I had no purpose in my recent visit other than to catch up and see their gardens which are extensive and always inspirational. Michael gave me a tour of the gardens that were bursting with ripe tomatoes, a crazy assortment of beans, heavily laden fruit trees and four-foot-tall brussels sprout branches with budding sprouts. The gardens are obviously laid out with an artistic eye and I enjoyed them with an appreciative envious eye.

There is no question that this is the home of artists. The door that is used daily for coming and going, opens directly into their studio. Paintings are stacked around the room, some in process on easels, some turned to the wall awaiting further consideration, others positioned into frames.  

Both men have a passion for travel and, until recently, have alternated between trips to Egypt and Portugal. Obviously drawn to these far-off places for their novel landscapes and change of atmosphere, they are equally drawn to their local scenery. Almost every weekend they can be found painting en plein air at the York and Wells beaches and marshes, and in the woods around Chases Pond and Mount Agamenticus. Subject matter is never an issue. With inclement weather, there are always bouquets of flowers from the garden to paint. 

Left to right: Walek, Dancing Light Through Flowers / Bezold, Wisteria and Peacock / Walek, Magic Carpet Light
Bezold, Situate Pond Woodlands 

While we sat in the living room, which is filled with paintings and decorative objects, I asked them how art fits into their daily life. Michael explained that while he is working in someone else’s garden, he is not looking at individual plants, but rather stepping back and imagining a painting. “It isn’t always the structure of the plant, tree, or outcropping that I am looking at. I am more concerned with looking through these forms and considering the balance of negative and positive spaces – much like laying out a composition for a painting.”

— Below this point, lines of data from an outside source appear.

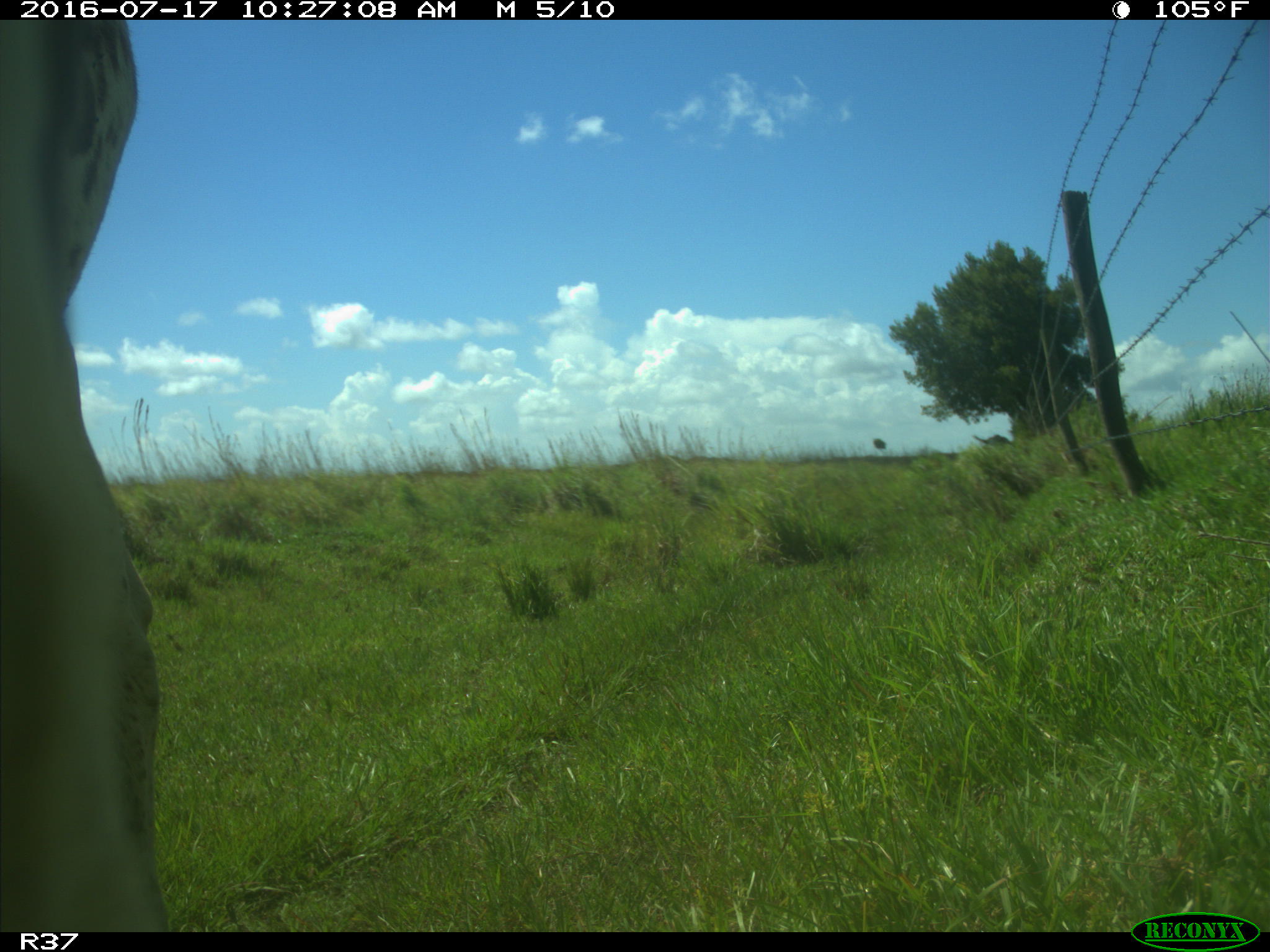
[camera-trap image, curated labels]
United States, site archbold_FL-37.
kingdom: Animalia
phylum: Chordata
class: Mammalia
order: Artiodactyla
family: Bovidae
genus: Bos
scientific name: Bos taurus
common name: domestic cow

Todd has a full-time job with Idexx, a technology firm in Westbrook Maine where he spends a good part of his day looking through a microscope. His degree in Molecular Biology focused on detail examination of pumpkin seeds. “The photographs that I took of those seeds turned out to be quite beautiful. I didn’t just see their biology; I was intrigued by their extraordinary color and forms. I think this detailed observation has really helped me with my painting.”

Walek, Rachel Carson Marshland

We discussed how not everyone sees as an artist sees. Many people might look at a tree and say “yes, it is a tree,” while an artist will look at a tree and see “color, texture, form and contrast.” Our conversation about observation continued and I told Michael and Todd how much I was looking forward to my drawing class – specifically a class in Botanical Drawing with Carol Ann Morley. It is not particularly a style of drawing that I aspire to, but I felt the discipline of close and exact observation and rendering will be a way to train my eye to be more observant and as Lincoln says “slow down and keep at it.”

Try to Remember

Opening song from The Fantastics

Try to remember the kind of September

When life was slow and oh, so mellow

Try to remember the kind of September

When grass was green and grain was yellow

Try to remember the kind of September

When you were a tender and callow fellow

Try to remember and if you remember

Then follow, follow

Try to remember when life was so tender

That no one wept except the willow

Try to remember the kind of September

When love was an ember about to billow

Try to remember and if you remember

Then follow, follow

Deep in December, it’s nice to remember

Although you know the snow will follow

Deep in December, it’s nice to remember

The fire of September that made us mellow

Deep in December, our hearts should remember

And follow, follow, follow

“A man who carries a cat by the tail learns something he can learn in no other way.”